With a decade of UFC experience behind him, Al Iaquinta isn’t in any rush to see open scoring in his fights.

The UFC lightweight champion has represented both the UFC and the other side of the decision-making coin in his entire career. However, Iaquinta, who is a strong advocate for open scoring being implemented across the sport, believes that it should not be changed but rather maintained the current status quo while improving the performance of those responsible for scoring rounds.

“It changes everything. That would change the sport,” Iaquinta said of open scoring on Heck of a Morning. In between rounds everyone will be watching the scoreboard. How many men would that really impact? It’s almost as if it’s part and parcel of the sport, even if you judge poorly.

“I’d tell you one thing: if I thought I was up two rounds, and they flashed the scorecards in-between the second and third, and I found out that I was down, I might have a mental breakdown. I might jump over the cage and attack the judges.

” I just feel that this sounds great in theory. But then, when you put something like that into it it changes everything. While I understand the need for it in certain circumstances, it is not necessary in 99 percent fighting in the UFC or MMA. We just need better judging. The judging needs to be improved. It’d be nice if fighters knew there was a bad judge.

Iaquinta had teased retirement following his November loss to Bobby Green at UFC 268 but indicated on The MMA Hour in February that he hasn’t definitively made that decision. The 34-year-old has lost three straight — which includes decision losses to Donald Cerrone and Dan Hooker.

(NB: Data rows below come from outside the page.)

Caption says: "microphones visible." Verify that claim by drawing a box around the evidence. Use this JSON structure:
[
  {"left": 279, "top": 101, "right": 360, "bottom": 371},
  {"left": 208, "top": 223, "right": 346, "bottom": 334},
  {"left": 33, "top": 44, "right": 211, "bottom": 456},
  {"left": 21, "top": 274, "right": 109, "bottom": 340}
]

Having competed in multiple hard-nosed battles that have gone to the judges’ scorecards inside the octagon, Iaquinta feels that there’s a bit of extra excitement of not knowing what the scoreboard reads heading into a final round.

“That is the beauty of fight sports. Fighters have to be able to step out and compete without knowing whether they are winning or losing. “With open scoring, it’s, ‘We have to finish him this round.’ Now, it’s like, you might have to finish. It’s not all that clear. It’s a little bit mysterious, but I am an old-school guy. This way has been for ages. It would be quite a feat to try something similar, particularly in UFC.